## [Prompt 1]
Render the records, from their first line through the line containing "130L4 125L0 124V145L8", as a Markdown table with two columns, Row and Line, giving each line its own row and leaving out blank lines.

** start of Document extract **

The saw, fitted with a diamond tipped blade (C), was securely attached directly to the platform using four separate brackets (D), necessary because of the saw's complex shape. It was fixed, as shown in Fig. 5, at an angle similar to that observed during a site visit and illustrated in the instruction manual, and the blade was held vertical throughout the tests. The rate of water supply to the saw was monitored by two floating ball type liquid flow indicators with ranges of 0.07-0.55 and 0.2-2 l min-1, along with a liquid flow sensor with ranges of 0.05-1.5 and 0.2- 9 l min-1, both attached to the side of the tunnel. The output of the latter meter consists of pulses at a frequency proportional to the liquid flow rate, and the flow can be logged remotely. Water was applied to the saw, either from the hand pump supplied with the system or from an electric pump, which provided a uniform supply.

** end of Document extract **
** start of Material to process **

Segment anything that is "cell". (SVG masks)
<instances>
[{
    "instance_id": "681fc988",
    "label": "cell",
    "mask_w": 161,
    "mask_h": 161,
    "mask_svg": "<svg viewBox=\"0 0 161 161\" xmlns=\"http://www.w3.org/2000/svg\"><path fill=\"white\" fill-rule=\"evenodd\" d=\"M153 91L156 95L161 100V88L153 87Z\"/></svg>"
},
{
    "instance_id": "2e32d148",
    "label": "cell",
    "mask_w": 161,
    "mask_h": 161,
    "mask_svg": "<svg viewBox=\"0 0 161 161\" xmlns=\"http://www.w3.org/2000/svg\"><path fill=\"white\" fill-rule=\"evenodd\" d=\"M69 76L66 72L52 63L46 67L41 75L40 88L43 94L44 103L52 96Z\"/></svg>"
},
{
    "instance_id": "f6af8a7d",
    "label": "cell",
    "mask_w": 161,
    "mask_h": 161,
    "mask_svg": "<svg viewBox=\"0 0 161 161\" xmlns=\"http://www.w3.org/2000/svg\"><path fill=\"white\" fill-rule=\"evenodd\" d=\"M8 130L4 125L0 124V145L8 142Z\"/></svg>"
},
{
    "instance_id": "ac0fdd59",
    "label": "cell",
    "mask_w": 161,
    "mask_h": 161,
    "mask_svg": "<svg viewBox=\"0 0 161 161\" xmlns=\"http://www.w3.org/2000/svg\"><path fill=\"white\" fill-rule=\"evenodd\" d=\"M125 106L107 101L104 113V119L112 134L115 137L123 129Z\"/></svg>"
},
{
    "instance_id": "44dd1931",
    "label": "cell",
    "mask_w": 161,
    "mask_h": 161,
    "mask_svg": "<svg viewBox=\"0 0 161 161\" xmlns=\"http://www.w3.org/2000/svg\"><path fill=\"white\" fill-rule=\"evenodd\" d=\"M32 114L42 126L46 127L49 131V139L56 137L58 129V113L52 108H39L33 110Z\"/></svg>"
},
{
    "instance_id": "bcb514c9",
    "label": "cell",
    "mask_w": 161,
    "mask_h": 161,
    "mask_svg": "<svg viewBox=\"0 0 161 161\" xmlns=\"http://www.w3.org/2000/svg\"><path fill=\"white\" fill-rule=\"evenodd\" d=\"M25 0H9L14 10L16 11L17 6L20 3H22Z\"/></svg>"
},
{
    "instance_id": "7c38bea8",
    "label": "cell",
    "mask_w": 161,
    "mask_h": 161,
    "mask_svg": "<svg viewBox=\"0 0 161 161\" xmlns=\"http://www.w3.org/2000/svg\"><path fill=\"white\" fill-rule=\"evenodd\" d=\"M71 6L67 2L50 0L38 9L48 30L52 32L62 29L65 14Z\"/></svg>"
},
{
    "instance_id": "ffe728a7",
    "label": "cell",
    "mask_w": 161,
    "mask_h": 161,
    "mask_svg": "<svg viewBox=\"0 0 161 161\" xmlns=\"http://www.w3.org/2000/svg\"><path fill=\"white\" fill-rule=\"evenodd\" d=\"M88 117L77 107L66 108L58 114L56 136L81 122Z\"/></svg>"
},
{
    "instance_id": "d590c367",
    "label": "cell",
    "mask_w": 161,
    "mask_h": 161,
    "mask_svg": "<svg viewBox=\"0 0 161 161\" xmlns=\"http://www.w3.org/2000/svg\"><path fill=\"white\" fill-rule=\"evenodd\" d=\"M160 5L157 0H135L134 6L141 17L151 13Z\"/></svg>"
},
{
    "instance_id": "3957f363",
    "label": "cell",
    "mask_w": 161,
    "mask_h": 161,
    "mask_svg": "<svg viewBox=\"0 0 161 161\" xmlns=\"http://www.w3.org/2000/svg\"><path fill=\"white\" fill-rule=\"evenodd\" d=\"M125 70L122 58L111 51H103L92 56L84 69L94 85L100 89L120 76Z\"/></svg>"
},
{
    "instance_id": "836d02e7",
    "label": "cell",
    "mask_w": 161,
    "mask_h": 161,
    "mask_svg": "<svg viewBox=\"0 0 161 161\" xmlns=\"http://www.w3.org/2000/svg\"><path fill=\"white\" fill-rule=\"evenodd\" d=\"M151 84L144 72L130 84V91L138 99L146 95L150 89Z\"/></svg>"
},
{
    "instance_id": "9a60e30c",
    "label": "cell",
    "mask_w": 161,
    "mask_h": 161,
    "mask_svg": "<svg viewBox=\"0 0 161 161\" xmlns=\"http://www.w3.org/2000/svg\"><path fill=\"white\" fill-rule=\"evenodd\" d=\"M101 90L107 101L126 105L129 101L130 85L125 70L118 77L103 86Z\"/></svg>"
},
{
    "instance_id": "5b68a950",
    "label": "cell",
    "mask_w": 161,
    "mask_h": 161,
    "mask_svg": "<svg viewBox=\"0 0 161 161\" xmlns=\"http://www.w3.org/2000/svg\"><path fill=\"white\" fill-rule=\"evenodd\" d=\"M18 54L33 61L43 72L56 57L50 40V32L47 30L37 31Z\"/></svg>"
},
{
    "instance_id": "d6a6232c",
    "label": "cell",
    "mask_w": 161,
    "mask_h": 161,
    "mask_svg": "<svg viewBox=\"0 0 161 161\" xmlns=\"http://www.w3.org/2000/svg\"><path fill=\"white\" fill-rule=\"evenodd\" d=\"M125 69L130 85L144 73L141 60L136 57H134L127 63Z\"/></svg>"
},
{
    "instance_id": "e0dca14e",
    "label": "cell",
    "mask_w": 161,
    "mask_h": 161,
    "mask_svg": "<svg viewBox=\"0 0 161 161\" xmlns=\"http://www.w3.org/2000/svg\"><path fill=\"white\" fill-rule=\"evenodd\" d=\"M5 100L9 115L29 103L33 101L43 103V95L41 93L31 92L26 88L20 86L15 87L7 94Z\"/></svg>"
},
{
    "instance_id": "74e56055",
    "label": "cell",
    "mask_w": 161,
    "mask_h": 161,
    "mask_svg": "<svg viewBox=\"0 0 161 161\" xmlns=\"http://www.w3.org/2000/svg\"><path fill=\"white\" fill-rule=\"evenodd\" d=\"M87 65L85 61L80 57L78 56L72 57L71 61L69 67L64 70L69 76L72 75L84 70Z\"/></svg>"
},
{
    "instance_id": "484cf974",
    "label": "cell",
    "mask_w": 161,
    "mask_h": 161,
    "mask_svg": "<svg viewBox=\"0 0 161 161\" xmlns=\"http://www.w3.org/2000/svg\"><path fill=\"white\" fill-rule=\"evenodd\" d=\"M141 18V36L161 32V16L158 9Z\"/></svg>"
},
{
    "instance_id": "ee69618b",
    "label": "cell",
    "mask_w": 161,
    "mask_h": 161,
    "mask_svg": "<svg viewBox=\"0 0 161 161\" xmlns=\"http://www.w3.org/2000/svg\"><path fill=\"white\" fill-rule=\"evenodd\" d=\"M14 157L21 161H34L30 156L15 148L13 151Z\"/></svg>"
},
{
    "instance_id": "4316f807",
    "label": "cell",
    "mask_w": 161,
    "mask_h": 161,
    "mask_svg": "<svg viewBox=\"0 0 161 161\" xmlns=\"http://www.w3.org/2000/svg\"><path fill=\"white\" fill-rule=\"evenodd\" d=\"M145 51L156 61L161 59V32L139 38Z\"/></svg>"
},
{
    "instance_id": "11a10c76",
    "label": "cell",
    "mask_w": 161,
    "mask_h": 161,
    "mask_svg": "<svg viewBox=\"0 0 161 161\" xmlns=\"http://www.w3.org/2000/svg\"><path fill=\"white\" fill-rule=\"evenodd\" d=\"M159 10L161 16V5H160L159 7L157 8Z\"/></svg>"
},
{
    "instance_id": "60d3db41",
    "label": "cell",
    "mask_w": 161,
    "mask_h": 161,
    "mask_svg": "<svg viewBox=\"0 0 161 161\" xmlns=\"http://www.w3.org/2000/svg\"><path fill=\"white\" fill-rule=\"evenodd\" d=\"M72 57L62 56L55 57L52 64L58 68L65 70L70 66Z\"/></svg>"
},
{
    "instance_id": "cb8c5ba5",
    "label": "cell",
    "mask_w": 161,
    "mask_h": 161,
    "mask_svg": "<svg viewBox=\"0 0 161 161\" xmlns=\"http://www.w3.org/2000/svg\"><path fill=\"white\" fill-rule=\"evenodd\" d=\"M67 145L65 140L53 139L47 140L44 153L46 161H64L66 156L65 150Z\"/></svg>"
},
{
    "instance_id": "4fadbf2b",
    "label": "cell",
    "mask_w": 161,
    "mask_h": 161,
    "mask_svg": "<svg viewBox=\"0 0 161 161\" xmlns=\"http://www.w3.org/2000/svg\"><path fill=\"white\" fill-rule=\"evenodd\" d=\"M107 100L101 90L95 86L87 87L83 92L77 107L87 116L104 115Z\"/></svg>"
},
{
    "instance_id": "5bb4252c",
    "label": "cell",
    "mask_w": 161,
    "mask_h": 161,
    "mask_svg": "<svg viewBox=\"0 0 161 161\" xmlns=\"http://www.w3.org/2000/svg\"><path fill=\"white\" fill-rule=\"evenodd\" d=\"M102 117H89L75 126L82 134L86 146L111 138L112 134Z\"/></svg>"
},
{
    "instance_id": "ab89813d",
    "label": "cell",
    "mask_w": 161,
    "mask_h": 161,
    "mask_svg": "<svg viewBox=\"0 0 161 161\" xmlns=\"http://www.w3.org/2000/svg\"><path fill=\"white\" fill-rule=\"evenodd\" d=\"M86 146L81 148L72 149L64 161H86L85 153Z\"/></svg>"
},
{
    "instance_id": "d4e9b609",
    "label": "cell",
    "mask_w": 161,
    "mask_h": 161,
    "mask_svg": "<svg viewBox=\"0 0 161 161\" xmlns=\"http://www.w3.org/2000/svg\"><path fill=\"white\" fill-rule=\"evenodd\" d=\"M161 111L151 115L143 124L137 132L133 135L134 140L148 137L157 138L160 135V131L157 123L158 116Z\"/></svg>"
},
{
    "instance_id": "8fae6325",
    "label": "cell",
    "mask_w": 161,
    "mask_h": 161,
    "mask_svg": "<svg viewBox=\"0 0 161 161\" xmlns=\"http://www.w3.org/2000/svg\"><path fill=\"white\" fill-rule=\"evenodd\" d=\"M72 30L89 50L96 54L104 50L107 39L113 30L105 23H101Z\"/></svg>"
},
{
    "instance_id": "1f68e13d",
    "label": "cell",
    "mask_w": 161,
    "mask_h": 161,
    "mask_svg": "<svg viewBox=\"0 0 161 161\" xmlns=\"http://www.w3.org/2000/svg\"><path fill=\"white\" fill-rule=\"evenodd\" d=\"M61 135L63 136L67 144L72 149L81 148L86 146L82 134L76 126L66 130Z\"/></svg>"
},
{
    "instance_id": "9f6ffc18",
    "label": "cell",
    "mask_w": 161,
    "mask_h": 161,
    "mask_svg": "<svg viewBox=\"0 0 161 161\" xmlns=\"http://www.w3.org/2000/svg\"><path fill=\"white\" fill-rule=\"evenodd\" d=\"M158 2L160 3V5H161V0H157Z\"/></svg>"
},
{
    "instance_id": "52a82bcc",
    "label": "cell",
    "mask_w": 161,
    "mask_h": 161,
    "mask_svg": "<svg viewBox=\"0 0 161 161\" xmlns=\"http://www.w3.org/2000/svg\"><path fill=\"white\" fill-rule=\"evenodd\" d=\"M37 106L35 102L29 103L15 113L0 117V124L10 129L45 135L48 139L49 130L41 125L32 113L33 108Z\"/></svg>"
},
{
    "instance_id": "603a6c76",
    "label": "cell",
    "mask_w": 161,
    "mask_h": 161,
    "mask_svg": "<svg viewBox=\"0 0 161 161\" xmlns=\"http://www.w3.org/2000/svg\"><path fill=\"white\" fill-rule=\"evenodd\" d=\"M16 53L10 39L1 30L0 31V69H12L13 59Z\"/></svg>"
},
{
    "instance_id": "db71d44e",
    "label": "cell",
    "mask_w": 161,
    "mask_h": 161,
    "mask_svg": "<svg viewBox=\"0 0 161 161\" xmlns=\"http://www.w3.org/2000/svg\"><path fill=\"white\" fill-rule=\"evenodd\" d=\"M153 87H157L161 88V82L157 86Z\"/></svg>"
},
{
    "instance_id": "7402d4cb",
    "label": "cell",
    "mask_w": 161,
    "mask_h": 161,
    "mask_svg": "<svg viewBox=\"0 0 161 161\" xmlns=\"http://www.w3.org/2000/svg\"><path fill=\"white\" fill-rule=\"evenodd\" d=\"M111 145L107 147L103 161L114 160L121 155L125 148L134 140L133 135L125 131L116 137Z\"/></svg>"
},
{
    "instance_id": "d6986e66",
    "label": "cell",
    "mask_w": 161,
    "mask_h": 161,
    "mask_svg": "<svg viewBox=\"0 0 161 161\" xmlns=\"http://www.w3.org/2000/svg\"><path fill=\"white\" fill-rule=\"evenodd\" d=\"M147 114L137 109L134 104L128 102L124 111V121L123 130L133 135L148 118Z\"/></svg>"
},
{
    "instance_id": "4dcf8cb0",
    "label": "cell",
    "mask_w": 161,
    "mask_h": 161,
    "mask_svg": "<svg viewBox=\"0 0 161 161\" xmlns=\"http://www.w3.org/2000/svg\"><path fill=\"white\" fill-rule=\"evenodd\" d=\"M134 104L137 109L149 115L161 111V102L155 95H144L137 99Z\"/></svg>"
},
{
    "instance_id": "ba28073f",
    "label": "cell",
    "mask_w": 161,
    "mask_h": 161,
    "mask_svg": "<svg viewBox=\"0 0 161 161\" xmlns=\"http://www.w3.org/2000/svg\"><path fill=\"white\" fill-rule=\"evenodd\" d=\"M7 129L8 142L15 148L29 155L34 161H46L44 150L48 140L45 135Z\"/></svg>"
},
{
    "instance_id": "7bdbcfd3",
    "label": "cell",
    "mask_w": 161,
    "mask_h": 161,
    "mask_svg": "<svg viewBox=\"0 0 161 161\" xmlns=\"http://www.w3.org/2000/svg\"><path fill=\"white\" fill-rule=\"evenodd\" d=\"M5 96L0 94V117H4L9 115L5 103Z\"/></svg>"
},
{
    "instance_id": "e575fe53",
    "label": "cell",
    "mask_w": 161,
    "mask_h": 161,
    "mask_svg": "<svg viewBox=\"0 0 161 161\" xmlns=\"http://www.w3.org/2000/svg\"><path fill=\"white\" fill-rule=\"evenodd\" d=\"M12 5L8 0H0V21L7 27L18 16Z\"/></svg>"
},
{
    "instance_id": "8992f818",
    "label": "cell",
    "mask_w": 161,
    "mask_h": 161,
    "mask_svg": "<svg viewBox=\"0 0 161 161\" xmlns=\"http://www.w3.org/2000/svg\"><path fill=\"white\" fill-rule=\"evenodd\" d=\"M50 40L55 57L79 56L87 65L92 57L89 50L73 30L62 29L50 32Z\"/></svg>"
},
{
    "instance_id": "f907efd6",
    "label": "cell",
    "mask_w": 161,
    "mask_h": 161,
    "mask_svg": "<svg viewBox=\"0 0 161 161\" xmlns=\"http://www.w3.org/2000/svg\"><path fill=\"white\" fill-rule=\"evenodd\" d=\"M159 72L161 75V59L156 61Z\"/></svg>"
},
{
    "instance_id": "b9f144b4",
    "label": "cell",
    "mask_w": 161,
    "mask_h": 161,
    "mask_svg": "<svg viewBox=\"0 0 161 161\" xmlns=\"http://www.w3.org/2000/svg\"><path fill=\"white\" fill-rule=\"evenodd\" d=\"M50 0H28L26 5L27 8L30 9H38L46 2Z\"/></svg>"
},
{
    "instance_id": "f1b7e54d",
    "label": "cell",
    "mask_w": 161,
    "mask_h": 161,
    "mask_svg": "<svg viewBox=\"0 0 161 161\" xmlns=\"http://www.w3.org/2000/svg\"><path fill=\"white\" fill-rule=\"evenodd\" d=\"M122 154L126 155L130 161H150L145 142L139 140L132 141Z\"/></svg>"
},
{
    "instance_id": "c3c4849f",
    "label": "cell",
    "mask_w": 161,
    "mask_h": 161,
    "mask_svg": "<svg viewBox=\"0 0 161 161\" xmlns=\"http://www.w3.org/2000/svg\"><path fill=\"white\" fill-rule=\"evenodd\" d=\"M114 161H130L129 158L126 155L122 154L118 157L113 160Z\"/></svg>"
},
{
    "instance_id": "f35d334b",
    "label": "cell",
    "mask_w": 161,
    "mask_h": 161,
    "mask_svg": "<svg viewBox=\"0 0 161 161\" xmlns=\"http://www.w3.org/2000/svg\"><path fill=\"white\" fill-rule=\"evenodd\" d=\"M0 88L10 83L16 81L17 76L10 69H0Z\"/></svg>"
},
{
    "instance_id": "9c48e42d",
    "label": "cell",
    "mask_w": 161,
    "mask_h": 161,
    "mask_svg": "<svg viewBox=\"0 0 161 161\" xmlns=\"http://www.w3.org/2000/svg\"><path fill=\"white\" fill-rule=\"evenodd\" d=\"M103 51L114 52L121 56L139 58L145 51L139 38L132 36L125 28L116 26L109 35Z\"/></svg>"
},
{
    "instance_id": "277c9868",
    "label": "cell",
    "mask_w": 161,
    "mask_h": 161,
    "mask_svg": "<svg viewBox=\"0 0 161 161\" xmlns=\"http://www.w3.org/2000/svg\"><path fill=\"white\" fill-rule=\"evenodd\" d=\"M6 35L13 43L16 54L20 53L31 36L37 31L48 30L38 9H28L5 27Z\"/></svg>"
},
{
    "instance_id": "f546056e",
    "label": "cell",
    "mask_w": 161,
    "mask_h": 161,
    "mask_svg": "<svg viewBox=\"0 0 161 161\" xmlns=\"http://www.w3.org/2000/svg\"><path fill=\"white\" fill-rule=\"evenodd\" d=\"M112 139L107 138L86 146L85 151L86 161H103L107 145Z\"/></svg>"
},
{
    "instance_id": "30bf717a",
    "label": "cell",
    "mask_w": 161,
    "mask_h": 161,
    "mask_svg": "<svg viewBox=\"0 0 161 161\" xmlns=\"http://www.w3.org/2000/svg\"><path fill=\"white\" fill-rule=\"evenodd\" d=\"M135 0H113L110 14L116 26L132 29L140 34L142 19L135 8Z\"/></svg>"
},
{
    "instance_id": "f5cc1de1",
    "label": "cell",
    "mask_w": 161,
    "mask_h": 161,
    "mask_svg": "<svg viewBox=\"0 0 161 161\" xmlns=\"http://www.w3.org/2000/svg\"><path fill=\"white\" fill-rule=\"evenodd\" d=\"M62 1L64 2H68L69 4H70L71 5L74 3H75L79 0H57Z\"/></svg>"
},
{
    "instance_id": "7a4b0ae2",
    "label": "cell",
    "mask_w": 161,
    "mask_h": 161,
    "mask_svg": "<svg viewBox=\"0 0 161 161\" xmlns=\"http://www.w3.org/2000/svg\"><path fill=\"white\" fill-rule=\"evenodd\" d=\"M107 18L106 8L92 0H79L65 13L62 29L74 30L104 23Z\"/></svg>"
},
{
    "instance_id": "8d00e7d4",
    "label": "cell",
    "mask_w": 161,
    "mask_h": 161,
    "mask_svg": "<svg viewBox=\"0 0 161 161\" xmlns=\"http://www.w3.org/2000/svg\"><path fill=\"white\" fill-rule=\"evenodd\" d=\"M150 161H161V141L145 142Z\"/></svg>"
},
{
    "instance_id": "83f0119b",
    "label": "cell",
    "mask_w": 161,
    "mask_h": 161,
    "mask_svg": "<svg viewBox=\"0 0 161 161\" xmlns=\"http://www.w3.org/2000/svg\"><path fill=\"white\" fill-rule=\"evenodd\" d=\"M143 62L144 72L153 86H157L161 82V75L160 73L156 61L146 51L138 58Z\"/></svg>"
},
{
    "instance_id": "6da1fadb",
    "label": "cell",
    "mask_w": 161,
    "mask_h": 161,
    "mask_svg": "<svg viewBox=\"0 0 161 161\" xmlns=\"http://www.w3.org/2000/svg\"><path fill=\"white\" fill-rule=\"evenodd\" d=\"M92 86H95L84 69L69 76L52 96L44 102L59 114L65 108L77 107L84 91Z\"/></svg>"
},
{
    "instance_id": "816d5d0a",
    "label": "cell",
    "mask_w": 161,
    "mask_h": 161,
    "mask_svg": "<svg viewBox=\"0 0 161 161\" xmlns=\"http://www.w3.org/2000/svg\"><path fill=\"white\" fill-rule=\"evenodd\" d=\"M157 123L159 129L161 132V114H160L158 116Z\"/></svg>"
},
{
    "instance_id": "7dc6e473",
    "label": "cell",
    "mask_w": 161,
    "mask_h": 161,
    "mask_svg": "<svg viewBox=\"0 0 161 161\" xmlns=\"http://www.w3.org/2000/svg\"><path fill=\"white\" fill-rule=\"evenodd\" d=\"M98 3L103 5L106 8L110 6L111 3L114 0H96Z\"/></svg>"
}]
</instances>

** end of Material to process **

## [Prompt 2]
Pull out the passage on the saw test setup and copy it in full, word for word.

## [Right answer 1]
| Row | Line |
|---|---|
| 1 | Segment anything that is "cell". (SVG masks) |
| 2 | <instances> |
| 3 | [{ |
| 4 |     "instance_id": "681fc988", |
| 5 |     "label": "cell", |
| 6 |     "mask_w": 161, |
| 7 |     "mask_h": 161, |
| 8 |     "mask_svg": "<svg viewBox=\"0 0 161 161\" xmlns=\"http://www.w3.org/2000/svg\"><path fill=\"white\" fill-rule=\"evenodd\" d=\"M153 91L156 95L161 100V88L153 87Z\"/></svg>" |
| 9 | }, |
| 10 | { |
| 11 |     "instance_id": "2e32d148", |
| 12 |     "label": "cell", |
| 13 |     "mask_w": 161, |
| 14 |     "mask_h": 161, |
| 15 |     "mask_svg": "<svg viewBox=\"0 0 161 161\" xmlns=\"http://www.w3.org/2000/svg\"><path fill=\"white\" fill-rule=\"evenodd\" d=\"M69 76L66 72L52 63L46 67L41 75L40 88L43 94L44 103L52 96Z\"/></svg>" |
| 16 | }, |
| 17 | { |
| 18 |     "instance_id": "f6af8a7d", |
| 19 |     "label": "cell", |
| 20 |     "mask_w": 161, |
| 21 |     "mask_h": 161, |
| 22 |     "mask_svg": "<svg viewBox=\"0 0 161 161\" xmlns=\"http://www.w3.org/2000/svg\"><path fill=\"white\" fill-rule=\"evenodd\" d=\"M8 130L4 125L0 124V145L8 142Z\"/></svg>" |

## [Right answer 2]
The saw, fitted with a diamond tipped blade (C), was securely attached directly to the platform using four separate brackets (D), necessary because of the saw's complex shape. It was fixed, as shown in Fig. 5, at an angle similar to that observed during a site visit and illustrated in the instruction manual, and the blade was held vertical throughout the tests. The rate of water supply to the saw was monitored by two floating ball type liquid flow indicators with ranges of 0.07-0.55 and 0.2-2 l min-1, along with a liquid flow sensor with ranges of 0.05-1.5 and 0.2- 9 l min-1, both attached to the side of the tunnel. The output of the latter meter consists of pulses at a frequency proportional to the liquid flow rate, and the flow can be logged remotely. Water was applied to the saw, either from the hand pump supplied with the system or from an electric pump, which provided a uniform supply.